Van Bossuyt: “Neen, maar dat laat het beleid wel uitschijnen. Filip Watteeuw (Groen) is voor de fietser, maar daarom hoeft hij niet tegen de auto te zijn. Mensen kunnen zelf die keuze wel maken. Waarom worden de park-and-rides bijvoorbeeld niet voorzien van herkenbare borden? Zet daar deelfietsen, zet daar een tramhalte ... Niemand weet die park-and-rides nu zijn en er wordt geen reclame voor gemaakt. Wie van wat verder komt, wordt het niet makkelijk gemaakt. Het is bijna een dorpsmentaliteit. Wij zijn wel de op één na grootste stad van Vlaanderen, hé.”
Er wordt wel goed geïnvesteerd, bijvoorbeeld in de zuidrand van de stad. De haven doet het goed, de stad groeit. Wat is het probleem?
Van Bossuyt: “Daar kan je niet omheen, maar de vraag is hoe lang dat nog blijft duren. Hoe lang gaan die bedrijven nog kiezen voor Gent?”
Verbeke: “De Vlaamse industrie doet het goed, dat is een feit. Maar dat is niet dankzij Gent hé, dat is óndanks het stadsbestuur. 80 procent van het geld dat de investeringsindustrie ophaalt en investeert, zit in de ruit Antwerpen-Kortrijk-Gent. Gent heeft de ongelooflijke chance dat het in die ruit zit, maar dat moet je blijven verdienen. Zeker nu er een recessie aankomt en de vraag is hoe lang die zal blijven duren.”
Wat zijn de recepten van N-VA? Zou u de belastingen verlagen?
Van Bossuyt: “We zouden eerst de financiële toestand weer gezond moeten maken.
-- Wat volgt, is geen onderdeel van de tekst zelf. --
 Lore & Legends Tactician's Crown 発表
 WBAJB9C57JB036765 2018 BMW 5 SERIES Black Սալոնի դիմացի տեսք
Daar zit een fameuze erfenis, maar er kan nog heel veel worden bespaard: op personeel, op grote subsidies ... Neem fietsherstellingen: moet Gent dat per se zelf doen? Er is een Fietsambassade bij de Stad waar nu tachtig mensen voor werken, tachtig! Terwijl privébedrijven dat perfect kunnen doen. En zo zijn er in Gent honderden voorbeelden.”
“Er heerst een wantrouwen tegenover de privé. Als wij het niet doen, zal het niet goed gebeuren. Er wordt maar personeel bij gemaakt en ondertussen zie je dat op plaatsen waar de Gentenaars het net verwachten, er niet genoeg geïnvesteerd wordt. Kijk naar de Blaarmeersen,
waar het jaar na jaar fout loopt: investeer daar dan eens op een deftige manier, zodat het in orde is.”
Het beleid wordt 'electoraal beloond', zegt burgemeester De Clercq. Waarom zou het dan anders moeten?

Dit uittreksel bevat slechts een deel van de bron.